Bene, basta storie. Il punto è che la nostra delegazione aerea è in fase di rilascio dei passaporti. E dico “fase di rilascio” per delicatezza, perché è come l’inferno, che si alimenta in silenzio fino ad essere considerato “normale”.

Perché si scopre che le nostre compagne, compagni e compañeroas soddisfano tutti i requisiti richiesti, effettuano il pagamento dovuto, si spostano dalle loro comunità agli uffici del Ministero degli Esteri e, pure con la pandemia e tutto il resto, prendono appuntamenti, fanno la fila, aspettano il proprio turno e… a loro viene negato il rilascio del documento.
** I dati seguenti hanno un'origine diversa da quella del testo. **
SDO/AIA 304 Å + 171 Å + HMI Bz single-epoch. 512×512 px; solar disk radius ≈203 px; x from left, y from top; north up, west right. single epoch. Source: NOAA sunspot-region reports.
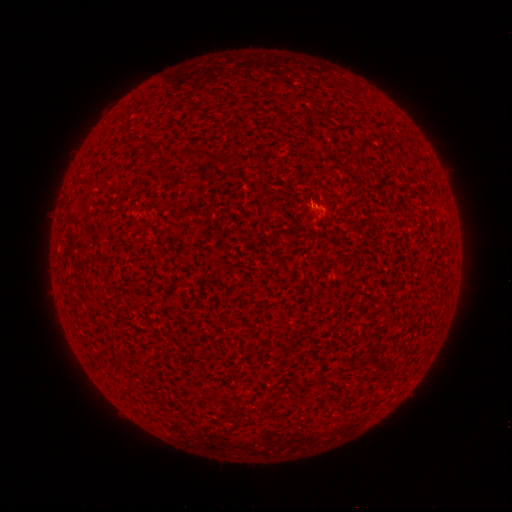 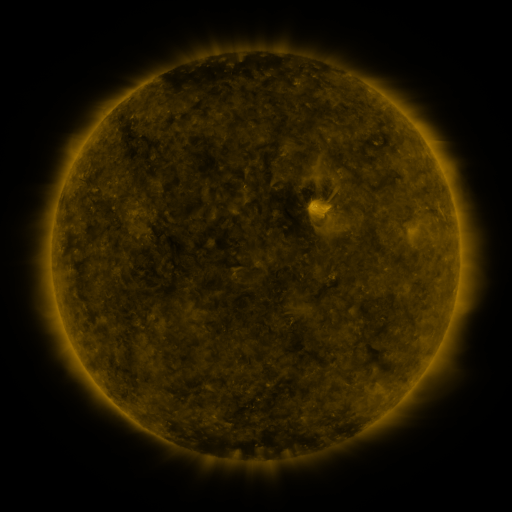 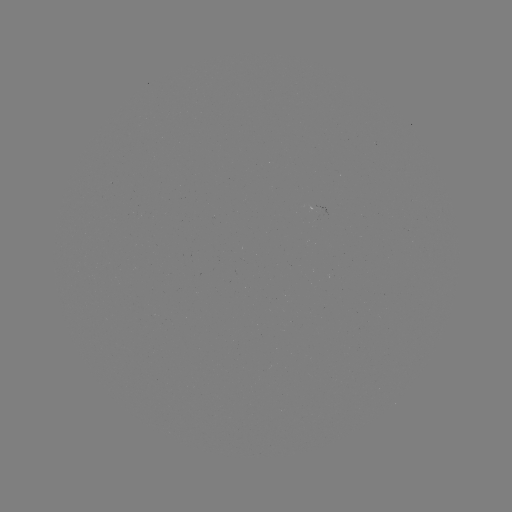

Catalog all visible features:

Gli ostacoli del governo supremo e della sua ignorante burocrazia, stolta e razzista sono oltraggiosi.

Perché si potrebbe pensare che sia solo burocrazia, che hai avuto la sfortuna di imbatterti in qualcuno che pensa di avere il Potere perché sta dietro uno schermo, una scrivania, un ufficio. Ma no, è anche altro e si potrebbe sintetizzare così: razzismo.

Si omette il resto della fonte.